At 1:00 pm, the “Red Moon Singers” from Hammon, Oklahoma, will sing traditional songs around a drum. They will also perform during the evening program.
A few months ago, the Cheyenne and Arapaho Tribes of Oklahoma published four books about the tribes’ government, history, and culture. The books The Tsististas Journey, The Tsististas: People of the Plains, The Hinono’ei Way of Life, and The Prairie Thunder People will provide an important way for students to learn about the Cheyenne and Arapaho people. Four speakers will describe their work on this significant project at 2:00 pm. Frank Mosqueda, a Southern Arapaho who is one of four authors on the project, will talk about his role in creating the books. George Levi, a Southern Cheyenne who is one of four artists on the project, will also speak. Other speakers involved in creating the books include Eagle Runningwater and Jennie Whiteman.
Evening Program and Reception – 6:00 pm
At 6:00 pm the park will commemorate the 140th anniversary of the Washita attack with a special program and reception in the visitor center’s main gallery. Featured speakers at this event are Dr. Henrietta Mann and Mark Gardner.

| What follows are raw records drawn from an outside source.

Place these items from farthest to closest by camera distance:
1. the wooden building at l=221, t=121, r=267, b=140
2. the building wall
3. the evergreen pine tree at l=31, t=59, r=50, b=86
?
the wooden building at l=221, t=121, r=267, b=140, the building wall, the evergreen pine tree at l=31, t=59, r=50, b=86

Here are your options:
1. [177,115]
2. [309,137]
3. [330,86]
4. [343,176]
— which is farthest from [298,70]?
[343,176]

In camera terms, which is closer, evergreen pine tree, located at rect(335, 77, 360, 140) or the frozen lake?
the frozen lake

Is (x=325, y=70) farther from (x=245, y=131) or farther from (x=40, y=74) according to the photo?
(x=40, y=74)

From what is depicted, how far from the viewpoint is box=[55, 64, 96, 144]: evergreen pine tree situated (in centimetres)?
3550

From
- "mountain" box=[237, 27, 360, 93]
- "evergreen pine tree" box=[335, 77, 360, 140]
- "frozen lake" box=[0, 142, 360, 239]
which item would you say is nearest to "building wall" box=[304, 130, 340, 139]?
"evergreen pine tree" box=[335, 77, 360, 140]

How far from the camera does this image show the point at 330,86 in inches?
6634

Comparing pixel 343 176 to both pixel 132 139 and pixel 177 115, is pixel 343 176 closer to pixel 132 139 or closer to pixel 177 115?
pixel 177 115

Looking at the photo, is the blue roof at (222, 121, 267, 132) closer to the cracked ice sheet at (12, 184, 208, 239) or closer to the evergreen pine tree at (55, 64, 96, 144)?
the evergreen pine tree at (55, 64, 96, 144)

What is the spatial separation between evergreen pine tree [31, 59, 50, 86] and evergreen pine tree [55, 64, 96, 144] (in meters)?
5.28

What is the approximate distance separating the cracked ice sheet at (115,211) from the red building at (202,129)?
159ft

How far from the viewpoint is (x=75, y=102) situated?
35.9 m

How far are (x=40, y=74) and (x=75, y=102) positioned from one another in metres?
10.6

Dr. Henrietta Mann is the first President of the Cheyenne and Arapaho Tribal College in Weatherford, Oklahoma, and the great-granddaughter of Washita survivor White Buffalo Woman. Dr. Mann’s presentation will be Remembering the Past with Hope for the Future: Washita, Education, and the Cheyenne Way of Life. A native of Hammon, Oklahoma, she is a Cheyenne tribal leader and a nationally renowned educator who taught for many years at the University of Montana. “I came in on the ground floor of Native American studies,” Mann said in a 2004 interview with the Billings Gazette. “I guess I was at the right place at the right time to begin to look at the need for American Indian students who were pursuing higher education to be able to study their own history, their own culture, their own philosophy.” Symbolic of her dynamic teaching style, in 1991 Rolling Stone magazine selected her as one of the top 10 college professors in the country.

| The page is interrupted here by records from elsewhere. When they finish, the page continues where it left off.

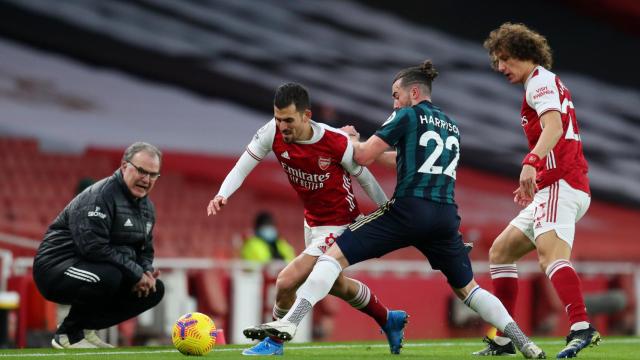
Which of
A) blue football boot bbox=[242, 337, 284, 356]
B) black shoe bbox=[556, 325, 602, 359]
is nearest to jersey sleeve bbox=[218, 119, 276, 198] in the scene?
blue football boot bbox=[242, 337, 284, 356]

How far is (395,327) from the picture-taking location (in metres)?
7.03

Mark Gardner, a historian from Cascade, Colorado, has authored many books about western history, including a biography of George A. Custer and booklets about Washita, Bent’s Old Fort, and the Battle of the Little Bighorn published by Western National Parks Association. Mr. Gardner’s presentation will be “I Live in Hopes”: The Relevance of Washita in 21st Century America. During his program, he will examine the importance and symbolism of establishing National Park Service sites at Washita, Sand Creek, and changing the name of Custer Battlefield National Monument to Little Bighorn Battlefield National Monument. A reception sponsored by the Cheyenne and Roger Mills County Chamber of Commerce will follow the program. The reception will include refreshments and a time for book-signing.